> **What is needed**: Reproduce the following listing word for word, keeping every line in its original order.

> **Task inputs**:
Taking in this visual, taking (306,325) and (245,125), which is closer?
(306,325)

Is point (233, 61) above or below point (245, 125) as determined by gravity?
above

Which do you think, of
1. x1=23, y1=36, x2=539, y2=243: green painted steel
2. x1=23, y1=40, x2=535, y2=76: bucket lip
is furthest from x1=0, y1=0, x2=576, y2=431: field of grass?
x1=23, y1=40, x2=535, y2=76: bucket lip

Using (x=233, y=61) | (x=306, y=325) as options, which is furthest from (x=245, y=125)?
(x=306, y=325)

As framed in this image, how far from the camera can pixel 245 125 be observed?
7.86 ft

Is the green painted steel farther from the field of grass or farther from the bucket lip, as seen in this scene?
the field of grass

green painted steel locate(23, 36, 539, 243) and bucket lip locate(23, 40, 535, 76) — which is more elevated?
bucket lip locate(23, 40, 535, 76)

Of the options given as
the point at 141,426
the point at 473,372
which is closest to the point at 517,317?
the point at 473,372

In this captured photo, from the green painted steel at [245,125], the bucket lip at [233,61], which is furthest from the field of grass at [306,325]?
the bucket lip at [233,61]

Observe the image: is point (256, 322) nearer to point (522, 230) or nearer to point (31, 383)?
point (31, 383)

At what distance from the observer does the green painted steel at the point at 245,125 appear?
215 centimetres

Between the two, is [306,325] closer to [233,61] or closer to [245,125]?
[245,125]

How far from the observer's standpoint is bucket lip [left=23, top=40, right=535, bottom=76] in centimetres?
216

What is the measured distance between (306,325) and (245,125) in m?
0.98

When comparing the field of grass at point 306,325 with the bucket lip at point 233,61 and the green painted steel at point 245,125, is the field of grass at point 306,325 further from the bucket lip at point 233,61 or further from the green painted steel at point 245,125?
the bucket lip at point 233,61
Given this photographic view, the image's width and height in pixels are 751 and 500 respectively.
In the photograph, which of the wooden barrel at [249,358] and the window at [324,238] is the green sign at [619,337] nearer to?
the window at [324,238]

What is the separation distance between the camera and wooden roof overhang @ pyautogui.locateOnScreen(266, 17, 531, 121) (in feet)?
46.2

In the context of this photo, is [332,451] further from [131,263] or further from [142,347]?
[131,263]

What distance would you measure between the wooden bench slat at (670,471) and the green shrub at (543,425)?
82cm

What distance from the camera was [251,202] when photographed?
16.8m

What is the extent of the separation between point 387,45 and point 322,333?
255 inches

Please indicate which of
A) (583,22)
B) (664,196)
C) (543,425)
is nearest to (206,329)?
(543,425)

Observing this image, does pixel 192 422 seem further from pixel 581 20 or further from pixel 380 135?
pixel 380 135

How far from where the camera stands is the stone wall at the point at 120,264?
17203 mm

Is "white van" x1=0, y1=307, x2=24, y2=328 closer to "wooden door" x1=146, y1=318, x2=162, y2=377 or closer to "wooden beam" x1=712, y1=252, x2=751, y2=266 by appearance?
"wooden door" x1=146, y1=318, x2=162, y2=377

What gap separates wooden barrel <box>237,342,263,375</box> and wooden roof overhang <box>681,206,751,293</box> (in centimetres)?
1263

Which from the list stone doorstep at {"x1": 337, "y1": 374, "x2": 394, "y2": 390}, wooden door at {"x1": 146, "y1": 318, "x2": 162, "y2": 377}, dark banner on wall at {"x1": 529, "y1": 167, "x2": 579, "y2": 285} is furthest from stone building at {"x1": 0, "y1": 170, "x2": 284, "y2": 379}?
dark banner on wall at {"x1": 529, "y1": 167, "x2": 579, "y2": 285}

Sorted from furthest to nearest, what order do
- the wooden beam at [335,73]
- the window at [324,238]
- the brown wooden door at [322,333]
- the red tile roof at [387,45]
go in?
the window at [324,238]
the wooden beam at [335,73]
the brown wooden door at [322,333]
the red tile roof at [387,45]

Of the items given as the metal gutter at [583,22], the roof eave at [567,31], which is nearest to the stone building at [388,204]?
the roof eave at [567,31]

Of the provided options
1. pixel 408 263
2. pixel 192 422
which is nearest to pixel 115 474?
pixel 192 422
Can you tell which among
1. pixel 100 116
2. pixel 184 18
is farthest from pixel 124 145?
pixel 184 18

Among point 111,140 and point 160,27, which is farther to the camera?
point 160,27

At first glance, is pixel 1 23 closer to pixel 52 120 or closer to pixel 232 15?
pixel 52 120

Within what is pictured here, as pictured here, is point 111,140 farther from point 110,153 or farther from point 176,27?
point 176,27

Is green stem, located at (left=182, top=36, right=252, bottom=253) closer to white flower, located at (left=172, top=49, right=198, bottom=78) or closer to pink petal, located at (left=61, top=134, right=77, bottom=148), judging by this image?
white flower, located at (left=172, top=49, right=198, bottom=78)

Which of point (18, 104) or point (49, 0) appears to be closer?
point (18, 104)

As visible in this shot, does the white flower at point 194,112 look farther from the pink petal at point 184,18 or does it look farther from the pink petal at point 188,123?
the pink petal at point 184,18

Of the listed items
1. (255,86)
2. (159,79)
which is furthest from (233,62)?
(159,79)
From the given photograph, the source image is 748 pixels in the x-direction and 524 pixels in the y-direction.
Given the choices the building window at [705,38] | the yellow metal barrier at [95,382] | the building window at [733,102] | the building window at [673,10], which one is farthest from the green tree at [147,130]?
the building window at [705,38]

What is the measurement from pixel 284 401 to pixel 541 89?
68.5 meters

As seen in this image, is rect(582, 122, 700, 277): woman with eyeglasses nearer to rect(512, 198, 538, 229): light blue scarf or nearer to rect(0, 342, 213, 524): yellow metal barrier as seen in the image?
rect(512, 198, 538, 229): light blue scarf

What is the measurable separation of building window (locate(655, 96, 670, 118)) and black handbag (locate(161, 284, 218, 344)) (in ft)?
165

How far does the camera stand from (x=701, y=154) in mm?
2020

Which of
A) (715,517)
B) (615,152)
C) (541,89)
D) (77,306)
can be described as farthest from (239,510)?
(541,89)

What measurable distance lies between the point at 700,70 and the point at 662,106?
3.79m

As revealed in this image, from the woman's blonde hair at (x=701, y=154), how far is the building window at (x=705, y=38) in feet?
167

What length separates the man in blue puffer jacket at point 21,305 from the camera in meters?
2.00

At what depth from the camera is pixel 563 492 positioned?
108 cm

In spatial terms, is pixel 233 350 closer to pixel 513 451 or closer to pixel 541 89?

> **Task output**:
Taking in this visual, taking (306,325) and (245,125), which is closer?
(306,325)

Is point (233, 61) above or below point (245, 125) as determined by gravity?
above

Which do you think, of
1. x1=23, y1=36, x2=539, y2=243: green painted steel
2. x1=23, y1=40, x2=535, y2=76: bucket lip
is furthest from x1=0, y1=0, x2=576, y2=431: field of grass?
x1=23, y1=40, x2=535, y2=76: bucket lip

Using (x=233, y=61) | (x=306, y=325) as options, which is furthest from (x=245, y=125)?
(x=306, y=325)

As framed in this image, how far from the camera can pixel 245 125 be observed?
7.86 ft

Is the green painted steel farther from the field of grass or farther from the bucket lip, as seen in this scene?
the field of grass

green painted steel locate(23, 36, 539, 243) and bucket lip locate(23, 40, 535, 76) — which is more elevated?
bucket lip locate(23, 40, 535, 76)

Of the options given as
the point at 141,426
the point at 473,372
which is closest to the point at 517,317?
the point at 473,372

In this captured photo, from the green painted steel at [245,125], the bucket lip at [233,61], which is furthest from the field of grass at [306,325]?
the bucket lip at [233,61]

Observe the image: is point (256, 322) nearer to point (522, 230) or nearer to point (31, 383)?
point (31, 383)

At what distance from the observer does the green painted steel at the point at 245,125 appear?
215 centimetres

Between the two, is [306,325] closer to [233,61] or closer to [245,125]?
[245,125]

How far from the observer's standpoint is bucket lip [left=23, top=40, right=535, bottom=76] in centimetres?
216

What is the measured distance between (306,325) and (245,125) in m?
0.98

When comparing the field of grass at point 306,325 with the bucket lip at point 233,61 and the green painted steel at point 245,125, is the field of grass at point 306,325 further from the bucket lip at point 233,61 or further from the green painted steel at point 245,125?
the bucket lip at point 233,61
Given this photographic view, the image's width and height in pixels are 751 and 500 respectively.
In the photograph, which of the wooden barrel at [249,358] and the window at [324,238] is the green sign at [619,337] nearer to?
the window at [324,238]

What is the separation distance between the camera and wooden roof overhang @ pyautogui.locateOnScreen(266, 17, 531, 121) (in feet)?
46.2

In the context of this photo, is [332,451] further from [131,263] or further from [142,347]?
[131,263]

What distance would you measure between the wooden bench slat at (670,471) and the green shrub at (543,425)?
82cm

What distance from the camera was [251,202] when photographed?
16.8m

What is the extent of the separation between point 387,45 and point 322,333?
255 inches

Please indicate which of
A) (583,22)
B) (664,196)
C) (543,425)
is nearest to (206,329)?
(543,425)

Observing this image, does pixel 192 422 seem further from pixel 581 20 or further from pixel 380 135?
pixel 380 135

How far from where the camera stands is the stone wall at the point at 120,264?
17203 mm

Is "white van" x1=0, y1=307, x2=24, y2=328 closer to "wooden door" x1=146, y1=318, x2=162, y2=377 or closer to "wooden beam" x1=712, y1=252, x2=751, y2=266 by appearance?
"wooden door" x1=146, y1=318, x2=162, y2=377

What gap separates wooden barrel <box>237,342,263,375</box> and wooden roof overhang <box>681,206,751,293</box> (in centimetres)?
1263

Which from the list stone doorstep at {"x1": 337, "y1": 374, "x2": 394, "y2": 390}, wooden door at {"x1": 146, "y1": 318, "x2": 162, "y2": 377}, dark banner on wall at {"x1": 529, "y1": 167, "x2": 579, "y2": 285} is furthest from stone building at {"x1": 0, "y1": 170, "x2": 284, "y2": 379}?
dark banner on wall at {"x1": 529, "y1": 167, "x2": 579, "y2": 285}

Sorted from furthest to nearest, what order do
- the wooden beam at [335,73]
- the window at [324,238]
- the brown wooden door at [322,333]
- the red tile roof at [387,45]
go in?
the window at [324,238]
the wooden beam at [335,73]
the brown wooden door at [322,333]
the red tile roof at [387,45]

Of the items given as the metal gutter at [583,22], the roof eave at [567,31], which is nearest to the stone building at [388,204]?
the roof eave at [567,31]

Of the provided options
1. pixel 408 263
2. pixel 192 422
which is nearest to pixel 115 474?
pixel 192 422
Can you tell which among
1. pixel 100 116
2. pixel 184 18
is farthest from pixel 124 145?
pixel 184 18

Among point 111,140 and point 160,27, which is farther to the camera?
point 160,27

At first glance, is pixel 1 23 closer to pixel 52 120 or closer to pixel 232 15?
pixel 52 120

Within what is pictured here, as pictured here, is point 111,140 farther from point 110,153 or farther from point 176,27?
point 176,27

Is green stem, located at (left=182, top=36, right=252, bottom=253) closer to white flower, located at (left=172, top=49, right=198, bottom=78) or closer to pink petal, located at (left=61, top=134, right=77, bottom=148), judging by this image?
white flower, located at (left=172, top=49, right=198, bottom=78)

Which of point (18, 104) or point (49, 0) appears to be closer?
point (18, 104)

As visible in this shot, does the white flower at point 194,112 look farther from the pink petal at point 184,18 or does it look farther from the pink petal at point 188,123?
the pink petal at point 184,18

Of the listed items
1. (255,86)
2. (159,79)
which is furthest from (233,62)?
(159,79)
From the given photograph, the source image is 748 pixels in the x-direction and 524 pixels in the y-direction.
Given the choices the building window at [705,38] | the yellow metal barrier at [95,382] | the building window at [733,102] | the building window at [673,10], which one is farthest from the green tree at [147,130]?
the building window at [705,38]

What is the measurement from pixel 284 401 to pixel 541 89?
68.5 meters

As seen in this image, is rect(582, 122, 700, 277): woman with eyeglasses nearer to rect(512, 198, 538, 229): light blue scarf or nearer to rect(0, 342, 213, 524): yellow metal barrier as seen in the image?
rect(512, 198, 538, 229): light blue scarf

What is the measurable separation of building window (locate(655, 96, 670, 118)) and black handbag (locate(161, 284, 218, 344)) (in ft)?
165

How far does the camera stand from (x=701, y=154) in mm?
2020

Which of
A) (715,517)
B) (615,152)
C) (541,89)
D) (77,306)
can be described as farthest from (239,510)?
(541,89)

What measurable distance lies between the point at 700,70 and the point at 662,106?
3.79m

As revealed in this image, from the woman's blonde hair at (x=701, y=154), how far is the building window at (x=705, y=38) in feet?
167

What length separates the man in blue puffer jacket at point 21,305 from the camera in meters?
2.00

At what depth from the camera is pixel 563 492 positioned?
108 cm

In spatial terms, is pixel 233 350 closer to pixel 513 451 or closer to pixel 541 89?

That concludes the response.